For his post-doctoral research, O'Neill investigated circadian rhythms in plants and algae with Andrew Millar at the University of Edinburgh and then subsequently in human cells with Akhilesh Reddy at the Institute for Metabolic Science at the University of Cambridge. During this time, O'Neill contributed to a number of papers on non-transcriptional mechanisms of circadian timekeeping, most notably a letter and an article in same edition of Nature showing that transcriptional cycles are not essential for circadian rhythms in human and algal cells, which have been cited over 700 and 400 times respectively, according to Google Scholar. These observations were subsequently independently replicated and extended but were considered controversial at the time since transcriptional feedback repression had been thought essential for circadian rhythms in eukaryotes.

O'Neill was awarded a Wellcome Trust Career Development Fellowship in 2011 and in 2013 was recruited to become an independent group leader in the Cell Biology Division of the MRC Laboratory of Molecular Biology. In 2016, he was awarded an EMBO Young Investigator Prize.
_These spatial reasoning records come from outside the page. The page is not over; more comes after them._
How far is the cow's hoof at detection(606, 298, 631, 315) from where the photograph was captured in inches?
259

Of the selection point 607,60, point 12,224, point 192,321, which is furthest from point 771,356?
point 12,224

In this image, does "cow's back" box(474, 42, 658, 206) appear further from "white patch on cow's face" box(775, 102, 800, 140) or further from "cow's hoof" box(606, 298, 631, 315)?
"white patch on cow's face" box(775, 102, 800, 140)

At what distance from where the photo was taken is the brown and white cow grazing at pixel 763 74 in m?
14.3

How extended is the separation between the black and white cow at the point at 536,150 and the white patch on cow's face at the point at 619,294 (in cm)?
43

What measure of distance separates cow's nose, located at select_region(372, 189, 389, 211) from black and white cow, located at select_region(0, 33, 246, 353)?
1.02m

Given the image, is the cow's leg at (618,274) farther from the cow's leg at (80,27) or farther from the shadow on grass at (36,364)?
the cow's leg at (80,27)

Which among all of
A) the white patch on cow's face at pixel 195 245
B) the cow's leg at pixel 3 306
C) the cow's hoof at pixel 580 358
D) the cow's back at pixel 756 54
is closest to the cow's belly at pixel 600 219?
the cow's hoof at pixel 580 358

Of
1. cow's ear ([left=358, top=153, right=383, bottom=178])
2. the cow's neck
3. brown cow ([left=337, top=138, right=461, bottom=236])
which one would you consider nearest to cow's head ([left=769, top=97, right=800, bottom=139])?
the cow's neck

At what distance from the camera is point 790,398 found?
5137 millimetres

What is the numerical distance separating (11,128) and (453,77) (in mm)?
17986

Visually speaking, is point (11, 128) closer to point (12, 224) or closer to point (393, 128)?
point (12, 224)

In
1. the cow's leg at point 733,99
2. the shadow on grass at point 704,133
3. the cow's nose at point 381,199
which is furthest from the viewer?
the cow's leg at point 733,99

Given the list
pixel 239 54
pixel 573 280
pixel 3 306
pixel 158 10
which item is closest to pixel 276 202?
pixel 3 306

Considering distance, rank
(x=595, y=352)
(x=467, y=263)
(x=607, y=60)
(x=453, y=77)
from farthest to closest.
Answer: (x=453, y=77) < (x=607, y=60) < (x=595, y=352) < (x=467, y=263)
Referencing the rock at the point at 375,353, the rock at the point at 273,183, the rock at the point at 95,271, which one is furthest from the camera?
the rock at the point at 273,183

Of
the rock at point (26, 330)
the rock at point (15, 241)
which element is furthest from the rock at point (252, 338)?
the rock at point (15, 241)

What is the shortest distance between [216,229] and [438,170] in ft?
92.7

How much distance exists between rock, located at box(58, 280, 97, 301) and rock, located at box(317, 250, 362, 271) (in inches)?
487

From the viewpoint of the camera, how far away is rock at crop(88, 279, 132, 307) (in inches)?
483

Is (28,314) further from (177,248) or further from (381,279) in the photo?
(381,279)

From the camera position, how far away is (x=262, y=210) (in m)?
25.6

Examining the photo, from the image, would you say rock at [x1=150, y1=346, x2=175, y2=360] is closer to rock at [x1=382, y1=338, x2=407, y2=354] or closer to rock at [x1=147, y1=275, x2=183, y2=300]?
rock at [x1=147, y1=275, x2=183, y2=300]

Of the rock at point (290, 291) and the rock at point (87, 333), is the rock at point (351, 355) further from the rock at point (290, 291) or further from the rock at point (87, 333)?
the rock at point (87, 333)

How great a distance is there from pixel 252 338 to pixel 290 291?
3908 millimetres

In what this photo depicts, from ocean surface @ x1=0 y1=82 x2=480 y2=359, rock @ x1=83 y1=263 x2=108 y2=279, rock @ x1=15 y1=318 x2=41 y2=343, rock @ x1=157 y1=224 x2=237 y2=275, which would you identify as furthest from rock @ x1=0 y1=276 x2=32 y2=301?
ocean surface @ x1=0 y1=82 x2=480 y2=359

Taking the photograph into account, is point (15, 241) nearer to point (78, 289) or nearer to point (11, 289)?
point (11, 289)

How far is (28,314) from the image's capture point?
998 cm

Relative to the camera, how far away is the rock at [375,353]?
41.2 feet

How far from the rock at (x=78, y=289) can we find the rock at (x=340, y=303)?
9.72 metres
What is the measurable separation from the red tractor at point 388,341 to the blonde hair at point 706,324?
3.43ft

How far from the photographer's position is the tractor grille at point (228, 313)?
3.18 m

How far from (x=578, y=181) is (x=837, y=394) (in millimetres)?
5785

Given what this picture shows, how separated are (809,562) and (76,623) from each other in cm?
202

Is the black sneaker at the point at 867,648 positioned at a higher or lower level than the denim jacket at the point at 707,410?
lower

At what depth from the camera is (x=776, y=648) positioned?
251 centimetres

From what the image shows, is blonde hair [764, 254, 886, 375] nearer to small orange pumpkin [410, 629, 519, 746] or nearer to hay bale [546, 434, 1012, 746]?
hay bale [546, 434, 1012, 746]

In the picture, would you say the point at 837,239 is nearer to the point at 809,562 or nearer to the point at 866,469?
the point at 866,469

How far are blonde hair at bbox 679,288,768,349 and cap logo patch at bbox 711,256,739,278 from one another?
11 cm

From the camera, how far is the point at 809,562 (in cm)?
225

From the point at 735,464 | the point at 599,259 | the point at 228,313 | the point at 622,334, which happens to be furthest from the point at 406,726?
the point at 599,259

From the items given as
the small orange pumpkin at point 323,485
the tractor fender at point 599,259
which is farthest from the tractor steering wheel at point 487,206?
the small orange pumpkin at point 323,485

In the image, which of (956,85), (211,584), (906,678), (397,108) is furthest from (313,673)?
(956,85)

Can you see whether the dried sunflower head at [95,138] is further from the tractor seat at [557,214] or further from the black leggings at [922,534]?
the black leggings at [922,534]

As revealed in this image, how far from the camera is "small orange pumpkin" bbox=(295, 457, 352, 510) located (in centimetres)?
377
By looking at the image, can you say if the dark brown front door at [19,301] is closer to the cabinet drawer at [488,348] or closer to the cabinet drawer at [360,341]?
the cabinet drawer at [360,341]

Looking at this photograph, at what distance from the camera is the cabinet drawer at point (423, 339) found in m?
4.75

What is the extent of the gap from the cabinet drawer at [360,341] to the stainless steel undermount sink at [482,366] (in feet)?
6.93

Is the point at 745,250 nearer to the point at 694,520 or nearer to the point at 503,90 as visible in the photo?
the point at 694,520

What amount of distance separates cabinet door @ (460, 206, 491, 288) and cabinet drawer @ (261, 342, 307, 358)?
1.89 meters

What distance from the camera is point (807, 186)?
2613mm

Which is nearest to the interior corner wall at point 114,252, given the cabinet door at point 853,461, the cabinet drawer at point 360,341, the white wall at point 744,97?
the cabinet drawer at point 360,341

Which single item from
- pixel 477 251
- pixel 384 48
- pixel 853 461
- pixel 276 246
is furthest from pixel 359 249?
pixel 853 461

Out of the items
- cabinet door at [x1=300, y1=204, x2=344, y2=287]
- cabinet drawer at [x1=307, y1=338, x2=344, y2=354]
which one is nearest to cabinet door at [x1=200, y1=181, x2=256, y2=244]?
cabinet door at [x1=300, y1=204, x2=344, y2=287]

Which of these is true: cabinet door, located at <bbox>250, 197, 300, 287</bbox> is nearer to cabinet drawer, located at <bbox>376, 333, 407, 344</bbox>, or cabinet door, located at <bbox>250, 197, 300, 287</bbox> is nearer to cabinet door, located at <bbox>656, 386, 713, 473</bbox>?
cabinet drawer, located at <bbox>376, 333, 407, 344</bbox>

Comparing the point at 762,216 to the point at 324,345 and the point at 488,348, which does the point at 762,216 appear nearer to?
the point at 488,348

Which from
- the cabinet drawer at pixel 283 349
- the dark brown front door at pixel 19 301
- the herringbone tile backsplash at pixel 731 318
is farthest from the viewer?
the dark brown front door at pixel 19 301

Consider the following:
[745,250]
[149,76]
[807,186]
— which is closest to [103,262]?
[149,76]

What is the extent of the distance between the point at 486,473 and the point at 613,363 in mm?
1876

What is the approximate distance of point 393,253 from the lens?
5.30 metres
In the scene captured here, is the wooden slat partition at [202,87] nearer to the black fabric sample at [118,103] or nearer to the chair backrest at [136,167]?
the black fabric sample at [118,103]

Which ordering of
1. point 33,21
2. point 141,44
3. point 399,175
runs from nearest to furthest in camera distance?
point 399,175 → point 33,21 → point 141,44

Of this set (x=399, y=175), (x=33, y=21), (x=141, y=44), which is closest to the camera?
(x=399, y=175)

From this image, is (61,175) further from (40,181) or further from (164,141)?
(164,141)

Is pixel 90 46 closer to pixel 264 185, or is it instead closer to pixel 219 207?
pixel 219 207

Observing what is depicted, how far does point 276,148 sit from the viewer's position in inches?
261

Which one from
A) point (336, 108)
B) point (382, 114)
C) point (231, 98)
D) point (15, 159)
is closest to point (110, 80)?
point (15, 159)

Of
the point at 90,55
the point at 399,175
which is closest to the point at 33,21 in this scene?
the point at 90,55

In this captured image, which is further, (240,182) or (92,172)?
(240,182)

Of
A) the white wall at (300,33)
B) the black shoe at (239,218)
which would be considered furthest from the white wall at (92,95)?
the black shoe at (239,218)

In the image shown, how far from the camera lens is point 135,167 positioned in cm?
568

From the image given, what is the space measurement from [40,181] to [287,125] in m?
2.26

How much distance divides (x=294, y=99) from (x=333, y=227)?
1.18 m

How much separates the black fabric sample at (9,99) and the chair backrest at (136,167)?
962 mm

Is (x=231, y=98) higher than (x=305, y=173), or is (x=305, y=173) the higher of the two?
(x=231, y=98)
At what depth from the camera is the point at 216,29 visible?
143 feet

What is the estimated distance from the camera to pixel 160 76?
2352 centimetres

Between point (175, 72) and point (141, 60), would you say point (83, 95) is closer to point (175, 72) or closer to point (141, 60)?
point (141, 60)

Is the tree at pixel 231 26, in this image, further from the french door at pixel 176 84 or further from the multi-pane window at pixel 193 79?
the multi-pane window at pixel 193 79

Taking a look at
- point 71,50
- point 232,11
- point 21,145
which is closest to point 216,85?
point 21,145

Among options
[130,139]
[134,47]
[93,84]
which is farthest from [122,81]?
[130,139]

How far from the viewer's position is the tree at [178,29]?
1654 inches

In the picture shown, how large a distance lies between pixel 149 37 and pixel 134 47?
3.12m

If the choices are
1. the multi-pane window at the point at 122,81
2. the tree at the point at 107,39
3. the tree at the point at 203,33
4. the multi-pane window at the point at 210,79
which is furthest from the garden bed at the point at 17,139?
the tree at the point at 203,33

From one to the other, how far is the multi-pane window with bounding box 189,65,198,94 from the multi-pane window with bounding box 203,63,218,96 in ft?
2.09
In collaboration with Cairn Research, O'Neill pioneered the development of the ALLIGATOR for long-term bioluminescence imaging.

===Current Research===
The O'Neill group's research is focused on the evolution and mechanisms of circadian timekeeping in eukaryotic cells, and how biological clocks regulate cellular function to impact upon human health and disease. In a 2019 paper, published in the journal Cell, the group identified insulin as a primary signal synchronizing mammalian circadian rhythms with feeding time. In 2017, the lab also demonstrated that cell-autonomous circadian regulation of actin dynamics in fibroblast and other skin cells leads to differences in cell migration during wound healing that depend on the biological time of day that the wound was incurred. These findings predicted the striking 40% difference in the number of days that human burn injuries required to heal which they subsequently identified. Most recently, the O'Neill lab has been working to determine the basis for understanding metabolic oscillations in yeast.